*TASK PROMPT*. Exact copies of the records below are needed, free of pictures.

*RECORD EXCERPTS*.
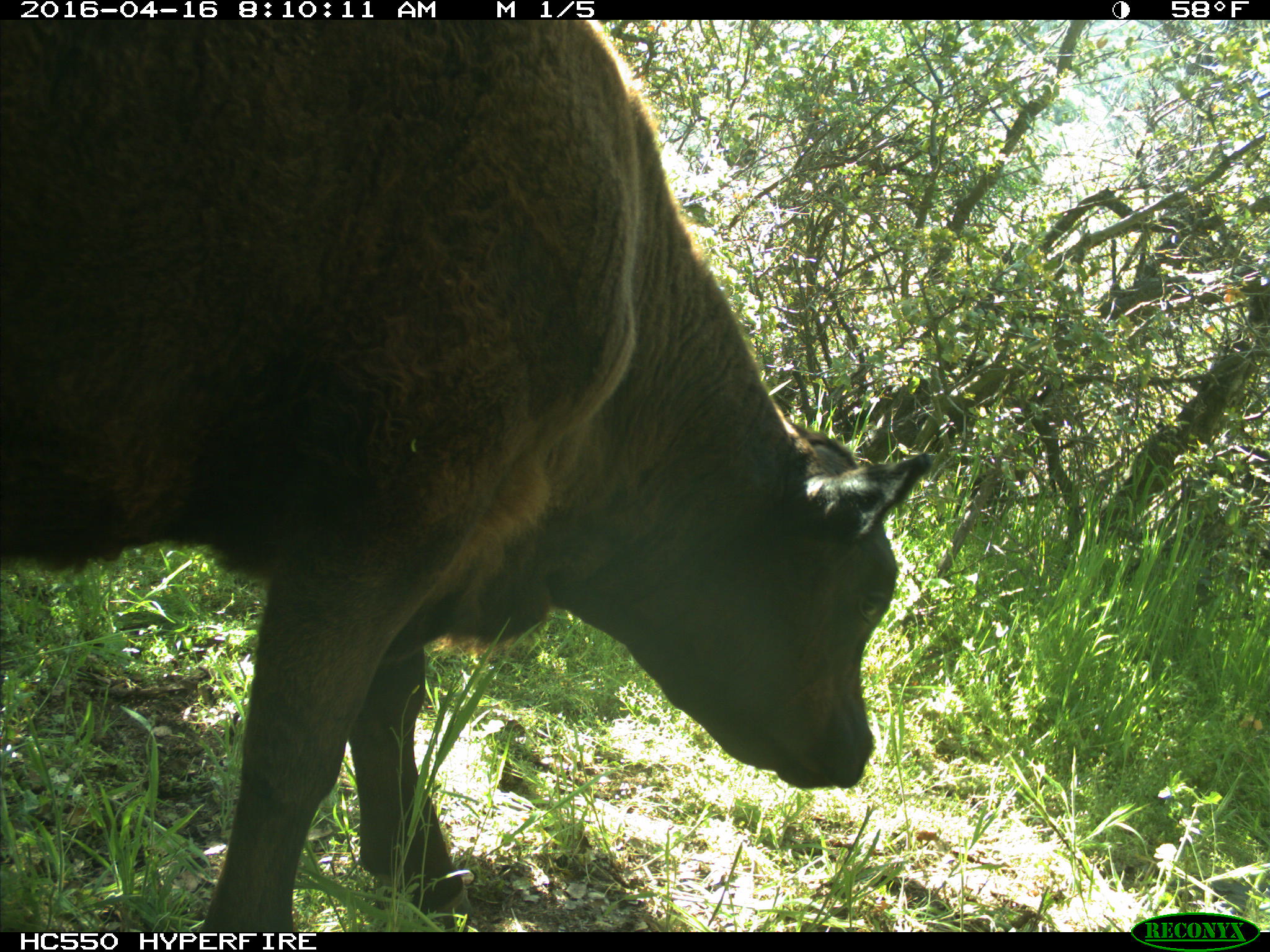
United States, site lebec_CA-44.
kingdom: Animalia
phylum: Chordata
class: Mammalia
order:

*TASK ANSWER*.
United States, site lebec_CA-44.
kingdom: Animalia
phylum: Chordata
class: Mammalia
order:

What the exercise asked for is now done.